I can only imagine I've had a few stick in my hand and foot but never that bad hope it gets better quick.


----------



## fishingcacher (Mar 29, 2008)

Glad you got him to the ER.


----------



## fishingtwo (Feb 23, 2009)

sorry to hear(see) that. Not much worst than that.


----------



## waltmeda (Jul 9, 2013)

Holy Ouch!!!!!


----------



## dbarham (Aug 13, 2005)

Man that sux!


----------



## Yellow.mouth (May 10, 2013)

Another lifelong hatred for heardheads is born! Glad your boy is ok, had a similar experience as a kid, and i know it was miserable for him.


----------



## NOCREEK (Jan 18, 2012)

Wow! That's a Dog! Hope he heals up quick and doesn't get surf shy.


----------



## Rawpower (Jul 4, 2011)

Man, Thats s**ks. I hope your son is o.k. I had a small hardhead stick me in the calf. It took a couple of weeks for it to heal up. Good luck!!


----------



## dan_wrider (Jun 21, 2011)

Man, that's too bad. I just knew y'all were going to pull some trout from there. Hope the young man gets to feeling better soon. I've never been hit anywhere near that bad at least I never lost that much blood but I have been hit pretty good once. It felt like my hand had been electrocuted.


----------



## shutout (Mar 2, 2014)

Sorry to hear about your son. Hope he heals fine.


----------



## Duckchasr (Apr 27, 2011)

Man sorry to hear that. Hope hes ok. When my kids were little I took them down to the surf to fish with fresh dead I caught a HH and it flopped around and buried the fin in the ball of my hand I yanked it out but it immediatly swelled up and I started to feel faint had to sit on the beach and recover for over an hour. I hate them bastasted.


----------



## pickn'fish (Jun 1, 2004)

Sorry about the misfortune. Keep a close eye on it...
Last year, a buddy got a dorsal from gafftop stuck in his chest. He was unable to pull it ouch!. ER and no wading for several weeks...

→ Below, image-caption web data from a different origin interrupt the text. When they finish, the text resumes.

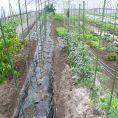 自家栽培ビニールハウスでは、旬野菜が30種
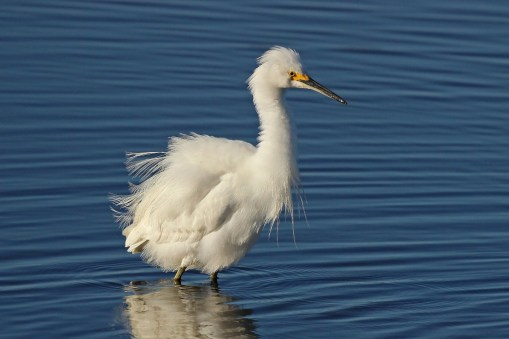 snowy egret b
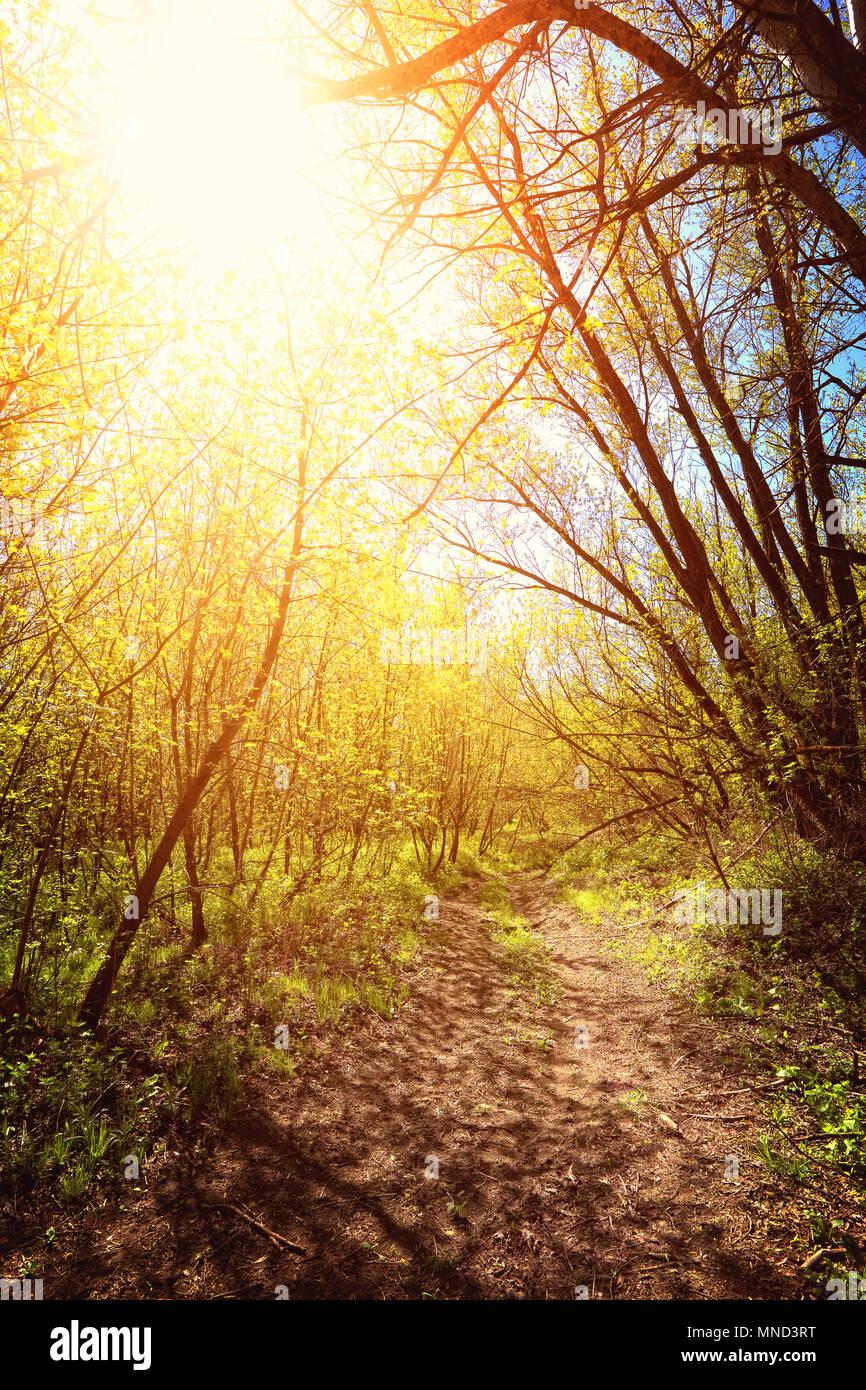 Weg im Wald Stockbild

I try not to handle hardheads. I try to CAREFULLY flip them off by using pliers to twist hook out of their mouth. Sometimes, if possible, after applying some amount of pressure with said pliers...

That's one of the worst experiences in the salt, it's mostly all uphill from there. Hope he's recovered and back in the water soon...


----------



## h.f.d.firedog (Dec 29, 2008)

Hope he recovers quick. Young man needs to fish.


----------



## Sea-Slug (May 28, 2004)

When we were kids, Lucky Ed the original SnookMaster and I were fishing off of the Old Catalina Motel and Condo Pier in Corpus Christi Bay and we were hammering sand trout and large croaker around 1973 I guess on dead shrimp. Ed caught a big hardhead and as he unhooked it it fell on the dock. Ed decided he was gonna stomp smash the bait thief then kick him in the water I guess, he stomped down and the dorsal went through the bottom of his tennis shoe and about 1 or 2 inches into the bottom of his foot, blood pouring out his pinned to his foot shoe. I never saw anybody hurting that bad before that day but of course I did later in life. Ruined the next week or two for him. Sorry about your sons misfortune but tell him its all part of the growing pains of learning the salt. A bad hardhead stick is darn near as bad as a ray hit.


----------



## Surf Rodder (Jun 28, 2013)

*'Tourist Trout'*

Man, me and hardheads go way back. While in high school (1974) I was once surfing an area we called 'transformer' (long before they first started marketing toys with the same handle) way down on West Beach, in a full length Spidersuit by O'Neil wetsuit, hood, booties, and gloves. It was Feb. and in the upper 40's.

The surf was huge and I had drifted about a quarter mile down the beach before getting back to shore. As I began the long and cold walk back to a warm car and an even warmer girlfriend in it I noticed scattered dead hardheads lying on the beach. About the time I uttered "Man, it'd be a bummer to step on one of those" I did. After tossing my surfboard to the wind I found myself rolling around on the ground trying to dislodge it from the bottom of my foot. Once I RIPPED it out, I stood and walked to my board, feeling the warmth of the blood flowing inside of the surf booties I was wearing. Given the cold of the water & my feet, the warmth of the blood felt good, but only for a brief moment. About the time I bent over to pick up my board, the TOXIN made another pass thru my system. 'Toxin? What TOXIN?!' I hit the ground again and rolled around like a fool.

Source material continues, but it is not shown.